Russia shelled more than 40 towns and villages in the Donbas region, Ukrainian officials said Thursday, as Moscow intensified attacks in Ukraine’s industrial heartland and attempted to encircle key eastern cities.
Now in its fourth month, Russia’s war on its neighbor has increasingly zeroed in on efforts to overtake the Donbas and install pro-Moscow local governments and pro-Russian public displays in regions it controls, including around the key southern cities of Kherson and Mariupol.
The stepped-up attacks in the Donbas came as Russian President Vladimir Putin announced new initiatives to solidify Russian gains and potentially secure new ones.
Putin issued an order Wednesday to speed up Russian citizenship for Ukrainians in the Kherson and Zaporizhzhia regions. The move could further cement the Kremlin’s influence over the areas that form a strategic link between Russia and the Crimean peninsula, which Moscow illegally seized in 2014.
In a sign of its thinning military resources, Russian lawmakers also removed the the age limit — until recently 40 years old — on Russians signing up for voluntary military service to fight in Ukraine.
In an overnight video address, Ukrainian President Volodymyr Zelensky said the new age rules in Russia were a sign that “they no longer have enough young men.”
“But they still have the will to fight. It will still take some time to crush this will,” Zelensky said.
Zelensky also bristled at suggestions that Ukraine cede territory to end the war. Speaking this week at the World Economic Forum in Davos, Switzerland, former U.S. Secretary of State Henry Kissinger said Ukraine needed to give up claims to Crimea and parts of the Donbas in order to secure peace.
Zelensky said that “great geopoliticians” were ignoring “the millions of those who actually live on the territory that they propose exchanging for an illusion of peace. We always have to think of the people and remember that values are not just words.”
But Moscow said it expects Kyiv to recognize the reality on the ground and to accede to its demands, which have included recognition of pro-Russian breakaway areas of the Donbas. Kremlin spokesman Dmitry Peskov told reporters Thursday that the Ukrainian government “must acknowledge the de facto situation and just have a sober assessment of it.”
In the Donbas, which comprises the Donetsk and Luhansk regions, Kyiv-backed Luhansk Gov. Serhiy Haidai said in a message posted to Telegram that “more than 90%” of his region had fallen under Russian control. He said Severodonetsk and Lysychansk were the largest cities to remain in Ukrainian hands in the region.

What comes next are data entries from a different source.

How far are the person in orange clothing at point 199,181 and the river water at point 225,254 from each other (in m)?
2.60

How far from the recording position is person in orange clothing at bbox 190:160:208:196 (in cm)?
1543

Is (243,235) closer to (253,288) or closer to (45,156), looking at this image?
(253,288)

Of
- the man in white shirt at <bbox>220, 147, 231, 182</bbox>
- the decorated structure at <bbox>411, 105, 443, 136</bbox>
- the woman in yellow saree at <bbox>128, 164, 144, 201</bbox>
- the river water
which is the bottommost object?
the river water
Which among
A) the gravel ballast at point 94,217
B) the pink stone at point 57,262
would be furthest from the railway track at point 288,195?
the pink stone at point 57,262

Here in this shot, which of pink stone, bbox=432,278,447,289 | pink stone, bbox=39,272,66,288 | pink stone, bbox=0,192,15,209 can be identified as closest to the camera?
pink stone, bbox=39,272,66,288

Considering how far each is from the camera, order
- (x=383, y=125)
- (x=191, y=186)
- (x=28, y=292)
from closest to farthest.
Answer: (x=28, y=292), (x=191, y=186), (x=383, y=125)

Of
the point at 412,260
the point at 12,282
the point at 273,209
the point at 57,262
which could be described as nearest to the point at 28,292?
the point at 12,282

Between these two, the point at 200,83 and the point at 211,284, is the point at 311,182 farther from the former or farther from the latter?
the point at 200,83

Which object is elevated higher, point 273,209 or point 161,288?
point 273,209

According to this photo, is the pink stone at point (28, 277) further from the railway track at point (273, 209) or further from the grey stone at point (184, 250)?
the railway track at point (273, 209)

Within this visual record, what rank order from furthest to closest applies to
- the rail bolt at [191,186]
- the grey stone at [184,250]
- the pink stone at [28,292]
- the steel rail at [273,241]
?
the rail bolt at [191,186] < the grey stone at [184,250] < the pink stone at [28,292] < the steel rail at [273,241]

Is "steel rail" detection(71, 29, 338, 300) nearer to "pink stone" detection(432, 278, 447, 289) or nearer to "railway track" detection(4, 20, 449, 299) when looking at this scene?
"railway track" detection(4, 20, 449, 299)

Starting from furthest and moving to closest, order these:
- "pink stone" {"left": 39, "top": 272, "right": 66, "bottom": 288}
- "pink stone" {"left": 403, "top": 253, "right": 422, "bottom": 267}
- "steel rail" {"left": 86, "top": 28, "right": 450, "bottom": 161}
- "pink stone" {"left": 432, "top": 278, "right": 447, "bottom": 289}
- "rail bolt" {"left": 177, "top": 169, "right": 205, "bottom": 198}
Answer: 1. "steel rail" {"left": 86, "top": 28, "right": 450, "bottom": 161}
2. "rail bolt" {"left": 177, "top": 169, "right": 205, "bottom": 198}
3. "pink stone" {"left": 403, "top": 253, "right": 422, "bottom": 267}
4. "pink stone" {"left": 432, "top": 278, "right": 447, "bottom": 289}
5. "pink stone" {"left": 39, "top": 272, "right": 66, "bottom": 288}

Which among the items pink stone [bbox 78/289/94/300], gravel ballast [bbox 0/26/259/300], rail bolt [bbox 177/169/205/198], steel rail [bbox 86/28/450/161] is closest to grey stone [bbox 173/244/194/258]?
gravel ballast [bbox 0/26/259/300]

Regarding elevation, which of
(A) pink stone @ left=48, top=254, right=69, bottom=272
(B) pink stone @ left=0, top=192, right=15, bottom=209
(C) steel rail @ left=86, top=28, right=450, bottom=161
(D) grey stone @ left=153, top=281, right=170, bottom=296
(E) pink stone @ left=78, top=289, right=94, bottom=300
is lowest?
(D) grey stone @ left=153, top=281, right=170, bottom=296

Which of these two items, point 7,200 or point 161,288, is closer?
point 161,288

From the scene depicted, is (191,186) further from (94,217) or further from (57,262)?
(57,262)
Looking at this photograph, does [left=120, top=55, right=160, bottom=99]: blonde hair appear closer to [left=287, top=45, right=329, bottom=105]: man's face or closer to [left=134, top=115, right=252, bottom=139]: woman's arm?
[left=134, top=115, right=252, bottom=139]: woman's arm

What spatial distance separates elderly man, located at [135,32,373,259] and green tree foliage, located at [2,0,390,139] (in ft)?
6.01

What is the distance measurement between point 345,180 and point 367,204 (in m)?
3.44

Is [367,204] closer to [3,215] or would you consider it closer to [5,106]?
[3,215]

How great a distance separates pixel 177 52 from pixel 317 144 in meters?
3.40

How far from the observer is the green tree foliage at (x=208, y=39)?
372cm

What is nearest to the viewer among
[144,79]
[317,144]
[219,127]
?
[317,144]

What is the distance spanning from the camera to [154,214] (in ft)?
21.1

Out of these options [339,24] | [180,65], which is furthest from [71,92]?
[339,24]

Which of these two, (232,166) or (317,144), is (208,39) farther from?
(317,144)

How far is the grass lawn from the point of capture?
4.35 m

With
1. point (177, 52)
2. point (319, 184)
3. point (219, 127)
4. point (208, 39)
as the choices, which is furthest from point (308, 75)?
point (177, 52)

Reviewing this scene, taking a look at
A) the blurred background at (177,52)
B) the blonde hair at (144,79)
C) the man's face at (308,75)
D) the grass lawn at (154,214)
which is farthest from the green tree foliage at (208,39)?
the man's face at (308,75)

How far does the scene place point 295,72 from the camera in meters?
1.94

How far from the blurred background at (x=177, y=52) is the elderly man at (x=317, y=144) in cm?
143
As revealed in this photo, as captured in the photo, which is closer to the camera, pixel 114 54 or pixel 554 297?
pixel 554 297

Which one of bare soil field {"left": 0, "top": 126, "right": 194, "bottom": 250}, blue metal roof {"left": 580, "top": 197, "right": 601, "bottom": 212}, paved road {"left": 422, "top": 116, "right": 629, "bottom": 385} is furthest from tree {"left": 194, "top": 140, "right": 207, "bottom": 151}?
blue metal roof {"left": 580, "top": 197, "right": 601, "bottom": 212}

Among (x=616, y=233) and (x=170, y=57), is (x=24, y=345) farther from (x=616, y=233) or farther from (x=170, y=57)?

While attention has focused on the grinding battle in the east, concern has also been rising as Russian troops advance toward the city of Zaporizhzhia, through what has been a key escape corridor for residents of Mariupol and other areas now ruled by Moscow.
Russian forces advancing from the south have been reported within 20 miles of Zaporizhzhia.
Nerves were on edge Thursday after three missiles hit Zaporizhzhia the day before in the most damaging strikes to date on the city. One death and a handful of injuries were reported. The attacks hit a downtown shopping center and a helicopter components factory, and destroyed more than a dozen homes in a residential district.
Amid a steady rain Thursday, distraught families gathered their charred belongings from the bombed-out homes, many of which face demolition. They piled what they could into cars and trucks that wove through the muddy lanes of the working-class neighborhood.
Ukrainian troops on a highway leading to Zaporizhzhia from the north diverted traffic away from a bridge that spans a dam on the Dnipro River. Officials feared that Russians missiles could hit the bridge.
“Yes, people are nervous, especially after these latest attacks,” said Denys Peschyhyn, a volunteer coordinator at a distribution center where people — many displaced from elsewhere in Ukraine — awaited handouts of food and clothing. “But it is not a question of panic. Zaporizhzhia will fight.”
The war in Ukraine, which began Feb. 24, has displaced more than 11 million Ukrainians and united global powers against Putin. According to the Office of the United Nations High Commissioner for Human Rights, about 4,000 civilians have been killed and more than 4,500 injured since February. The agency says the figures are likely undercounts.
Life in Russia has worsened as well under the effect of international sanctions. On Wednesday, Putin ordered a 10% increase in pensions and the minimum wage in order to combat inflation, acknowledging on television that 2022 would be a “difficult” year but denying that the hardships were connected to Russia’s economic isolation as a result of the war. On Thursday, the Russian central bank also lowered its interest rate from 14% to 11%.
Russian oil exports continue to flow to the European Union, although the bloc has debated banning them for weeks. Hungary, an EU member state, has resisted the proposal.
Meanwhile, a historic shift by Finland and Sweden to apply for membership in the North Atlantic Treaty Organization has also run into resistance from Turkey, which has taken a stance against their membership.
McDonnell reported from Zaporizhzhia and Kaleem from London.